Os resultados mais recentes do Relatório do Observatório Nacional das Doenças Respiratórias demonstram que as doenças respiratórias continuam a ser uma das principais causas de morbilidade e de mortalidade em Portugal. Quais são as patologias mais prevalentes?
Em Portugal, as doenças respiratórias crónicas representam uma preocupação crescente em termos de saúde pública. A DPOC (Doença Pulmonar Obstrutiva Crónica) continua a ser uma das patologias mais prevalentes e subdiagnosticadas, especialmente em fumadores ou ex-fumadores. A asma, a fibrose pulmonar, as bronquiectasias e as sequelas de infeções respiratórias graves, como a tuberculose e a covid-19, também contribuem significativamente para a morbilidade respiratória no nosso país.
Infelizmente, sintomas como o cansaço e a dispneia são ainda por vezes desvalorizados, tanto pelos doentes como pelos profissionais de saúde, e muitas vezes só em fases mais avançadas é que os doentes procuram ajuda. É preocupante que estas doenças, embora muitas vezes silenciosas nas fases iniciais, tenham um impacto tão significativo na qualidade de vida e na capacidade funcional dos doentes.
Qual a importância da Reabilitação Respiratória no prognóstico da doença e na qualidade de vida dos doentes, quer do ponto de vista físico quer psicológico?

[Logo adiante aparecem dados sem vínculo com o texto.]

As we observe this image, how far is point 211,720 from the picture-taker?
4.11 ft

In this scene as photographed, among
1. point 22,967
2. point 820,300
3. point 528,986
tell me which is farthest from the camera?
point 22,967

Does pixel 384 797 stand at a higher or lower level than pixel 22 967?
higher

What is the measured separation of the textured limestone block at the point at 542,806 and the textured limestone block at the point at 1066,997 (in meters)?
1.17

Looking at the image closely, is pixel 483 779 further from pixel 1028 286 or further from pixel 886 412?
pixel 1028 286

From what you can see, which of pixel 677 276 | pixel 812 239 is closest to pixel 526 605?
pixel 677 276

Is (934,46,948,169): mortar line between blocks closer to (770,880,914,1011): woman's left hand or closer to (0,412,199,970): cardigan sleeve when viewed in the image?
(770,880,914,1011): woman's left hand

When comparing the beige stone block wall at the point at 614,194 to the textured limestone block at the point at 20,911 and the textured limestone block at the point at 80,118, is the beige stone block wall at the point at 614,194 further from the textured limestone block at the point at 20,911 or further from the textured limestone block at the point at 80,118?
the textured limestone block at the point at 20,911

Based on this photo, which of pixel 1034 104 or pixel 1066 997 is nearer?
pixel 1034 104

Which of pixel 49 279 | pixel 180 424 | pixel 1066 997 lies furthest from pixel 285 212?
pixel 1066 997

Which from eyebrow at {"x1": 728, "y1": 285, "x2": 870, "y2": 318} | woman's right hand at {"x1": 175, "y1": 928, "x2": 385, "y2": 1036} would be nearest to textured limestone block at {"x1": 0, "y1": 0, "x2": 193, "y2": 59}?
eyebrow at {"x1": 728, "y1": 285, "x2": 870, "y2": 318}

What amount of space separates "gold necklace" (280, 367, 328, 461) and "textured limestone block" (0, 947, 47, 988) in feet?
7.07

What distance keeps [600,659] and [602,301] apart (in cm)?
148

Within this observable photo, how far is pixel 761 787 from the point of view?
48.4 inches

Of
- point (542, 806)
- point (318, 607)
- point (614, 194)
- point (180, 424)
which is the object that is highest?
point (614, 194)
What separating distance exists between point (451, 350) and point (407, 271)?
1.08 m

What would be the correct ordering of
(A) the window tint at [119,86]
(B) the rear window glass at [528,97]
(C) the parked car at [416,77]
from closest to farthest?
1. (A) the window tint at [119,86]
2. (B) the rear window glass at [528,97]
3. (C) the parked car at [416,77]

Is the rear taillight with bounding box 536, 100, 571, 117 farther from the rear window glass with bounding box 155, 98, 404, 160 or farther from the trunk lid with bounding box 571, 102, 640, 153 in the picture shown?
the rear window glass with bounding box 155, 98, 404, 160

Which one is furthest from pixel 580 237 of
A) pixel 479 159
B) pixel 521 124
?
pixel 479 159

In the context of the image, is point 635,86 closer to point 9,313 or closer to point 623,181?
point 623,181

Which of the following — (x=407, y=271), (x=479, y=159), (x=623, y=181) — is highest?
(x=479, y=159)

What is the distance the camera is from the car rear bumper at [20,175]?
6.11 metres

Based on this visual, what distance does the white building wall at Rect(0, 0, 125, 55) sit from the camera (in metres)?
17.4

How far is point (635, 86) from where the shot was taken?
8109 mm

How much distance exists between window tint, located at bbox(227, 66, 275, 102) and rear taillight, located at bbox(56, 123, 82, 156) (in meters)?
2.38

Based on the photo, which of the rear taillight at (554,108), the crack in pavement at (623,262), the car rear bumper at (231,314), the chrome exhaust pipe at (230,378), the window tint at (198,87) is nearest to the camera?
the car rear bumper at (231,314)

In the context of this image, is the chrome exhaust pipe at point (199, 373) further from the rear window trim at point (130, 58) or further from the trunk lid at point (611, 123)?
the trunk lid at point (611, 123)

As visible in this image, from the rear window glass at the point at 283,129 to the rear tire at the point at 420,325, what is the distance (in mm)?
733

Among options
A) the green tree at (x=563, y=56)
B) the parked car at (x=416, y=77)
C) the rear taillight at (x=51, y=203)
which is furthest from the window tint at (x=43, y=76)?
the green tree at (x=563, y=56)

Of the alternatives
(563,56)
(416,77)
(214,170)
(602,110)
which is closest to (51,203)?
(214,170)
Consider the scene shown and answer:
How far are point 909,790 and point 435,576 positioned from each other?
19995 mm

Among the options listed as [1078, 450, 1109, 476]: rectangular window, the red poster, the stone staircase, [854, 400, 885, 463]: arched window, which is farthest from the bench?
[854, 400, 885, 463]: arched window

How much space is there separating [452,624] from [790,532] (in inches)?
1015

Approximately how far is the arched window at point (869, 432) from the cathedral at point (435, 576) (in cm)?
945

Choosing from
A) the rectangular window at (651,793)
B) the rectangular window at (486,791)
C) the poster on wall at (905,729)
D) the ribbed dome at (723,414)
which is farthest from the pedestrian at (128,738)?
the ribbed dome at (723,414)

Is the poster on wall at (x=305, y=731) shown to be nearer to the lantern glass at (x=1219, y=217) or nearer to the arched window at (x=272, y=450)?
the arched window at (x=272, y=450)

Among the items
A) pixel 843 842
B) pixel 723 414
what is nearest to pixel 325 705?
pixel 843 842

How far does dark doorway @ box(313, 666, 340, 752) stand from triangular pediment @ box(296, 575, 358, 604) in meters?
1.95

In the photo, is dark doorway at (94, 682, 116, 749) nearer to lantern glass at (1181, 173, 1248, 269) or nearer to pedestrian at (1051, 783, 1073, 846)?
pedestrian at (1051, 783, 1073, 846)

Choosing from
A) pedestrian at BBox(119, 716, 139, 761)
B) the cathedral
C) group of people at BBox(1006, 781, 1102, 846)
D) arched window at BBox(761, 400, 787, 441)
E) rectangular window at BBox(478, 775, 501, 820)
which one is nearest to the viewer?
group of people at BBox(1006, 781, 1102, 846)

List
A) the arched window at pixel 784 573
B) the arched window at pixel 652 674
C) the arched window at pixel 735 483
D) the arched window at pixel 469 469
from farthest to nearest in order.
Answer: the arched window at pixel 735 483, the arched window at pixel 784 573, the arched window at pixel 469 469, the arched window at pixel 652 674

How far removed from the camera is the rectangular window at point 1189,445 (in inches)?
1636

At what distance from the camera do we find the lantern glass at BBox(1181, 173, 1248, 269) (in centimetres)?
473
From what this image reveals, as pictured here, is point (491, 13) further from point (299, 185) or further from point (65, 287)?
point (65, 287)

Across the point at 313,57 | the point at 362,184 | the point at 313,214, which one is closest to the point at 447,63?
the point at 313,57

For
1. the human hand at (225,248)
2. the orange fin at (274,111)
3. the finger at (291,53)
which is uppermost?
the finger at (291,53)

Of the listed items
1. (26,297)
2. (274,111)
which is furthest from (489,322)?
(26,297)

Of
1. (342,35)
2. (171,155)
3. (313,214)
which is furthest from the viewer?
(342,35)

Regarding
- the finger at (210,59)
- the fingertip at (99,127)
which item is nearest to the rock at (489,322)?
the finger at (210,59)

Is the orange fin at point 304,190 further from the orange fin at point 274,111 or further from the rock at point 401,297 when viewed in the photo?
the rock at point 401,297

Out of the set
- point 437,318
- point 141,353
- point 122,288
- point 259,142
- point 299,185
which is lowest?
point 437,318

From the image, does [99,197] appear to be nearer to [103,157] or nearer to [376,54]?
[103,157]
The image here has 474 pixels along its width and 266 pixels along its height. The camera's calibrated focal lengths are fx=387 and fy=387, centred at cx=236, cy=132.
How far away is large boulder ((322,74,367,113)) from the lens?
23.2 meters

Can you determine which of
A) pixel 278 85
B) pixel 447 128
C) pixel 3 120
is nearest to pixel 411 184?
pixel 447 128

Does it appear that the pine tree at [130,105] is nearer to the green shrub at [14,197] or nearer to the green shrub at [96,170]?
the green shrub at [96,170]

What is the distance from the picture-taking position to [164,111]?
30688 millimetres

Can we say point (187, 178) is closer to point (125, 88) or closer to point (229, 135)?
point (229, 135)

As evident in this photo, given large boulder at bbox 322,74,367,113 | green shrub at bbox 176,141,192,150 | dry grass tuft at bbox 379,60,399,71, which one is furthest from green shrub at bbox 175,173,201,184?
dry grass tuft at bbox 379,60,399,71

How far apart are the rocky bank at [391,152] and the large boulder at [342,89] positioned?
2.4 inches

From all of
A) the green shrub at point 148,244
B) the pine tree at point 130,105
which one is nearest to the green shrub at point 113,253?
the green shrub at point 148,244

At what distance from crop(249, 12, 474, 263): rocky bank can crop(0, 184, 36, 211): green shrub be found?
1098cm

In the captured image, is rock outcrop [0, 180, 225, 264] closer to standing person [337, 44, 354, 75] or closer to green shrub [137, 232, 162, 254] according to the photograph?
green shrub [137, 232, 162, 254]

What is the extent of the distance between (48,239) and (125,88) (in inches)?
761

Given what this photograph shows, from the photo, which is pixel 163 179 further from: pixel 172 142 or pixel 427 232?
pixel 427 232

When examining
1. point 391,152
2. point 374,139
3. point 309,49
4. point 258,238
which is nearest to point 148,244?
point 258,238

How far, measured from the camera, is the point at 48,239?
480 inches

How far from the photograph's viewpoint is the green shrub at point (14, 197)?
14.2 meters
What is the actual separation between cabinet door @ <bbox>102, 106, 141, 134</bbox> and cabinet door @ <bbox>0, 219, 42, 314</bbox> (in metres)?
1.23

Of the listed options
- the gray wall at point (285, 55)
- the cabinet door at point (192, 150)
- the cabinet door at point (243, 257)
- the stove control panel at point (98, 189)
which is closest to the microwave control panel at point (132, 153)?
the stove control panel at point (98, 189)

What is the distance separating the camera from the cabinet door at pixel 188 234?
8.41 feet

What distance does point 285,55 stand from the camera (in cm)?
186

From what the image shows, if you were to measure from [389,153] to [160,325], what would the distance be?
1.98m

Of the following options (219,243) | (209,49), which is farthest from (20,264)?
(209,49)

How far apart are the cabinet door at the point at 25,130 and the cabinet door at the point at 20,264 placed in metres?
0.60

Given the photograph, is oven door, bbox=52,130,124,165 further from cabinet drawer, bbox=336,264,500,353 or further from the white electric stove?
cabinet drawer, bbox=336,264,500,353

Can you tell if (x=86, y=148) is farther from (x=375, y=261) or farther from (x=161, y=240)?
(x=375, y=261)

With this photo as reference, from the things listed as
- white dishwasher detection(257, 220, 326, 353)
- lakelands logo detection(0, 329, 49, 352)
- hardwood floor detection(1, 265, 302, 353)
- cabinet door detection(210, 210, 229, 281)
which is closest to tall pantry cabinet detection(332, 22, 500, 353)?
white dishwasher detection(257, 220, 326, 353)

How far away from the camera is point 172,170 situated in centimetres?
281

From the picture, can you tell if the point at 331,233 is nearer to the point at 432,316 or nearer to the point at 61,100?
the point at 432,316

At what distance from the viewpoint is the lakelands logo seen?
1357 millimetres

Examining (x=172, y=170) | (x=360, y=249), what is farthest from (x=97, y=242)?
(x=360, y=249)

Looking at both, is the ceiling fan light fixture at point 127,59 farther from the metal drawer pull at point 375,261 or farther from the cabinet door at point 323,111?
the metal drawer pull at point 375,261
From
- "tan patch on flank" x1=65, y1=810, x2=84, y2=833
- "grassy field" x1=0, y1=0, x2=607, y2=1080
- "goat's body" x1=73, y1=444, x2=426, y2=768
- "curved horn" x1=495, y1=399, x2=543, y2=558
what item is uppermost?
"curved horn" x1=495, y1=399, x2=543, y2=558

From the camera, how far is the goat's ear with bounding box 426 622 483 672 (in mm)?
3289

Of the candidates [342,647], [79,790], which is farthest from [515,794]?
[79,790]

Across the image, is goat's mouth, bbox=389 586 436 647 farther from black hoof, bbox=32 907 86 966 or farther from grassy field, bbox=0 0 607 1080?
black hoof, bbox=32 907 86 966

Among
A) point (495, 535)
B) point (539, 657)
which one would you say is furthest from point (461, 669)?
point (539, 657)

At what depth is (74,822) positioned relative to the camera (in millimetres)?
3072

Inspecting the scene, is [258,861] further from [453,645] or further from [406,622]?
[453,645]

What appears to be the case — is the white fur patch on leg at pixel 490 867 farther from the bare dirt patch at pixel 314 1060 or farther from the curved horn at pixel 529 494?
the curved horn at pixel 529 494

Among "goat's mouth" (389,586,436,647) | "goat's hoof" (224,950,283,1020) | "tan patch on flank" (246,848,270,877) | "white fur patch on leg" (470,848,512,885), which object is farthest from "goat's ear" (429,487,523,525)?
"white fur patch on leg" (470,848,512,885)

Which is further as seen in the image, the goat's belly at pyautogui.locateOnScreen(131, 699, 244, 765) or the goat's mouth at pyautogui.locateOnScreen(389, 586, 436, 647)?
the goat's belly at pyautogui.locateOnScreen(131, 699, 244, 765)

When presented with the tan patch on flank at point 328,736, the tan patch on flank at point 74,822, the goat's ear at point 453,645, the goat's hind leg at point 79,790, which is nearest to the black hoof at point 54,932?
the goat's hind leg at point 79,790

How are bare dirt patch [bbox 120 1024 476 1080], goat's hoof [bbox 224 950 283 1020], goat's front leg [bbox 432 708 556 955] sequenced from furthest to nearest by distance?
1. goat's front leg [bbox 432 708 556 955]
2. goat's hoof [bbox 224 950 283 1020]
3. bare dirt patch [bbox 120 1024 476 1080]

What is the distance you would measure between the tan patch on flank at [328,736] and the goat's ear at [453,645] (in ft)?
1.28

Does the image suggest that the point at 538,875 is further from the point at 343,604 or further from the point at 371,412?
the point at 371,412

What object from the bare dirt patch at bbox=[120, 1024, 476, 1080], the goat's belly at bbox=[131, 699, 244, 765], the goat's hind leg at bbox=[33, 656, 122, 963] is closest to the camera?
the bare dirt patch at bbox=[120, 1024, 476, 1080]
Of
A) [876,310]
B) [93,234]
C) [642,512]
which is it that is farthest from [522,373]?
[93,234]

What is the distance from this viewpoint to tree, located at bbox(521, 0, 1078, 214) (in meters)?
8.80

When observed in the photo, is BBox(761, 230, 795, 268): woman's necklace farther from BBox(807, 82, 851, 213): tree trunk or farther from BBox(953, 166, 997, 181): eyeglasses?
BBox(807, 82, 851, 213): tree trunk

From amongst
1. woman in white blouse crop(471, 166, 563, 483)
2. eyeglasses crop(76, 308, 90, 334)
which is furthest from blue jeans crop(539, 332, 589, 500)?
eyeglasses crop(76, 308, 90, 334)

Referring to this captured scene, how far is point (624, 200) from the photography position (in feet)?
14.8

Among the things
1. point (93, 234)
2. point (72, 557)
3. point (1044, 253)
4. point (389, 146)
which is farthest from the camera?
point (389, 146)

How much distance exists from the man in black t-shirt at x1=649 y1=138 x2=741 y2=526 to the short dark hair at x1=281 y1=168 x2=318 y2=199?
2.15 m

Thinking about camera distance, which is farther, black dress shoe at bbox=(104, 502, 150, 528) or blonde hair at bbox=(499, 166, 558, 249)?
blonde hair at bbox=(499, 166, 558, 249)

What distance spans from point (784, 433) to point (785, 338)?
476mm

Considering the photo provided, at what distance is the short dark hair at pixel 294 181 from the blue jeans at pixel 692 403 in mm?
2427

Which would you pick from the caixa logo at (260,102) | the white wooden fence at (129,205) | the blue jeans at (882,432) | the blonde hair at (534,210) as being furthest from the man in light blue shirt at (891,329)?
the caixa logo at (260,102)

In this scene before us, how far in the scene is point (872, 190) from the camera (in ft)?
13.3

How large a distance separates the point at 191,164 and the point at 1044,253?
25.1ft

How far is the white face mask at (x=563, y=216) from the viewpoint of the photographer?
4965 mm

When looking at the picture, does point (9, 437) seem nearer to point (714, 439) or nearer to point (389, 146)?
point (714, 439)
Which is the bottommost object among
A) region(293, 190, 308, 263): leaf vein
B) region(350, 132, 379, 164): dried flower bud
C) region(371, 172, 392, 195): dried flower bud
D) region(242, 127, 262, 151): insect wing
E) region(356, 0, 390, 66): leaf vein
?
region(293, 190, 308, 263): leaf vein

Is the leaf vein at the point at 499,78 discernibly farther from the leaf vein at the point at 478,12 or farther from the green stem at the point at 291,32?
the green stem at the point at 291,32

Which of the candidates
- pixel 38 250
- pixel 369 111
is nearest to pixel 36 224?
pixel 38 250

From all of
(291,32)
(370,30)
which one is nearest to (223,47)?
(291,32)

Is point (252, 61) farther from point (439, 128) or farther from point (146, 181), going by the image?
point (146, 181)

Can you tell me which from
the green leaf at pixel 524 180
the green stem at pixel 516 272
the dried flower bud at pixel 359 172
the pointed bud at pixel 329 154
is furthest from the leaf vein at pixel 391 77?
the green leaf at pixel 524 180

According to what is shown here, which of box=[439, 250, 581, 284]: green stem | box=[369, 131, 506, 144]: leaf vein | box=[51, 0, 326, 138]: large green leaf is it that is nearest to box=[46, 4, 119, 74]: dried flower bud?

A Reabilitação Respiratória é uma ferramenta terapêutica essencial para melhorar o prognóstico e a qualidade de vida dos doentes com patologia respiratória crónica. Muito mais do que melhorar escalas ou outcomes clínicos, o principal objetivo é devolver qualidade de vida à pessoa, na sua dimensão global. Para além de melhorar a capacidade de exercício, a força muscular e a gestão da falta de ar, o programa atua também no bem-estar emocional, na autoconfiança e na literacia em saúde. Muitos doentes relatam uma verdadeira transformação após a reabilitação, passando a conseguir realizar tarefas do dia a dia – como subir escadas, fazer compras ou participar em atividades sociais – que antes lhes estavam vedadas. Do ponto de vista clínico, conseguimos também reduzir exacerbações, internamentos e dependência de cuidados de saúde.
“É fundamental aumentar a oferta de programas de Reabilitação Respiratória no SNS, mas também fomentar parcerias com unidades privadas e comunitárias, com modelos inovadores que permitam um maior alcance, incluindo programas domiciliários ou híbridos”
Como avalia o acesso a este tipo de tratamento?
Apesar de ser um tratamento com evidência robusta e custo-efetivo, o acesso à Reabilitação Respiratória em Portugal ainda é limitado. A cobertura é desigual, dependendo fortemente da região e da capacidade instalada nos hospitais e centros de saúde. Muitos doentes são referenciados tarde ou não chegam sequer a ser encaminhados para programas de reabilitação, por desconhecimento ou por ausência de unidades próximas com esta valência. Sendo uma intervenção cujos benefícios estão bem documentos a melhoria do acesso aos programas de Reabilitação Respiratória deve ser uma prioridade nacional.
Como se poderá melhorar o acesso?
É fundamental aumentar a oferta de programas de Reabilitação Respiratória no SNS, mas também fomentar parcerias com unidades privadas e comunitárias, com modelos inovadores que permitam um maior alcance, incluindo programas domiciliários ou híbridos (presencial + remoto). Paralelamente, é crucial sensibilizar os profissionais de saúde para a importância da referenciação precoce e formar mais equipas multidisciplinares especializadas nesta área.
Relativamente aos cuidados respiratórios domiciliários, também há problemas de acesso?
Sim, ainda persistem dificuldades significativas no acesso aos cuidados respiratórios domiciliários, nomeadamente no que diz respeito à oxigenoterapia, ventilação não invasiva e ao acompanhamento técnico regular. Uma das principais barreiras sentidas pelos doentes prende-se com o difícil acesso a consultas e exames especializados, muitas vezes com tempos de espera prolongados e sem possibilidade de prescrição direta por parte dos cuidados de saúde primários.
Por exemplo, em situações de suspeita de apneia obstrutiva do sono, o estudo de sono é um exame cuja prescrição está restrita a médicos hospitalares, o que atrasa significativamente o diagnóstico e tratamento. Para colmatar estas limitações, é essencial reforçar a articulação entre os cuidados de saúde primários e hospitalares, simplificar os processos de referenciação e prescrição e garantir que os prestadores domiciliários mantêm padrões elevados de qualidade, com um acompanhamento técnico próximo e centrado nas necessidades reais dos doentes.